While I've watched a lot of movies recently that have been anywhere from horrible to horrendous in their mediocrity, incompetence, or silliness-- and I've enjoyed any number of those despite it-- I can't remember the last time I out-and-out hated a movie. Movies have made me apathetic, they've annoyed me, they've caused me to wonder if the guy who greenlighted certain projects still has a job, but I seriously can't put my finger on the last movie I watched and desperately wanted to turn off halfway through because they were so very, very awful. I have only, in fact, done so with three films in the course of over thirty years of movie watching (and twenty-two in movie reviewing). 2001: A Space Odyssey came close to being number four at least six times during the two and a half hours of my life I wasted watching it. A thoroughly execrable experience. (zero)


one of the top 10 films of all time
Customer Rating: Score = 5Score = 5Score = 5Score = 5Score = 5
I remember watching this when I was young and being profoundly bored. I saw it again recently and was simply amazed. Every moment blazed with something new. Even after all these years it remains futuristic. The ideas were mentally expansive. What an astounding artistic achievement.

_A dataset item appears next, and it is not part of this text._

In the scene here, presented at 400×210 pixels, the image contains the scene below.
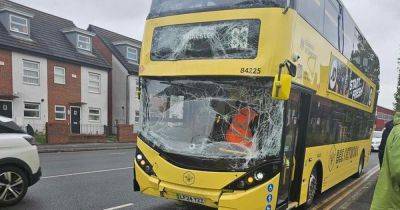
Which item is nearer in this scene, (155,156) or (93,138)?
(155,156)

It kind of makes other films seem trivial by comparison. I think it may well be the greatest film ever made.

Do NOT read any reviews before watching this!
Customer Rating: Score = 5Score = 5Score = 5Score = 5Score = 5
Posting this is probably futile, since you'll only see it if you're reading reviews here -- but if you haven't seen 2001, stop reading about it!

This is an amazing film, but one of its biggest strengths is its openness to interpretation. Your initial viewing should be one without expectations, and you should draw your own conclusions about the reason for what you see on screen. After you have formed your own interpretation, *then* you should read what others think.

By reading others' interpretations before viewing the film, you're destroying its greatest strength.